So here goes

Ok, ok.You all like to tell your dirty little secrets up here.Aright.i see that.

Ok, here goes.Here's mine.Though to the people who know me it's really no big secret.

Give me a break I'm new at this.

But here goes anyway.
I like Fat women.I mean love having sex with fat women.
My friends can't understands it.They see me.I mean I'm in great shape, good looking and all, including a package deal most guy wish they had, but instead of going after beautiful women
/ which I can and have easily / I chase after the bigger ladies.

My friends rag on me.They yell in my face WHY! , Why do you do it! Don't they disgust you?.

I tell them.You know what disgusts me.It's those women YOU think are gorgeous.Those skinny skeletons with no meat on their bones!

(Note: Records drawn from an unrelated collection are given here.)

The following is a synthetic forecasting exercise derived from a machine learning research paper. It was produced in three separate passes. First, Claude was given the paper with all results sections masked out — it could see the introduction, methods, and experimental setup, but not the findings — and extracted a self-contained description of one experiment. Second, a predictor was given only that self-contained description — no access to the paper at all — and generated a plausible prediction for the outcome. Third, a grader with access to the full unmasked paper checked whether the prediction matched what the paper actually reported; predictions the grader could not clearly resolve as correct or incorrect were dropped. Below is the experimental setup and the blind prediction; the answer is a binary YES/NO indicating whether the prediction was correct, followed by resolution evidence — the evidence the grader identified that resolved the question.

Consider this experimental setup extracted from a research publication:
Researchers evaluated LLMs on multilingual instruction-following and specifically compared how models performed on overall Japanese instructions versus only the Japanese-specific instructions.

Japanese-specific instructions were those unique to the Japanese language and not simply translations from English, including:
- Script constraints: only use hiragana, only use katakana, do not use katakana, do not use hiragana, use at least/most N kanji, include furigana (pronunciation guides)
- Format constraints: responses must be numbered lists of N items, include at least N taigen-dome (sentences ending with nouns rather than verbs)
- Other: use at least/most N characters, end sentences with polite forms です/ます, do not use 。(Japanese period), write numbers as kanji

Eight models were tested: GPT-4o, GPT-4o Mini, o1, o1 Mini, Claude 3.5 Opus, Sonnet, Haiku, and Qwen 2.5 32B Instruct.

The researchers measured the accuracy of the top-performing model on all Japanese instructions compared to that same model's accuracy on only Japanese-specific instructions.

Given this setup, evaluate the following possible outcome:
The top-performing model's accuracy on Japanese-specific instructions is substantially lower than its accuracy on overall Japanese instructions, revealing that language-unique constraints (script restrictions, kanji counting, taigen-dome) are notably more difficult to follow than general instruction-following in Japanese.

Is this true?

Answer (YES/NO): YES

Oh sure I've had beautiful thin women .Sure you can do things with a thin girl, like wall planting, upside down and all that.But to tell you the truth, when I do a so called normal girl from behind and see any of her bones moving under her skin as I do her, it makes me want to heave.Shhhh.

But with a bigger lady, Mmmmm, I love having something to grab on to .You know what I mean! I love it.

And the ladies I've known I've always treated with respect.Except the skanks .The skanks are amoung the thin women I've had sex with.

I tell you, If I walk down the street and see a plus size chick I just want to kiss her.They are all so cute to me.I love them.

Seeing how some of you act on this site I know I'm going to get a lot flack for saying these things.Go ahead, I don't care.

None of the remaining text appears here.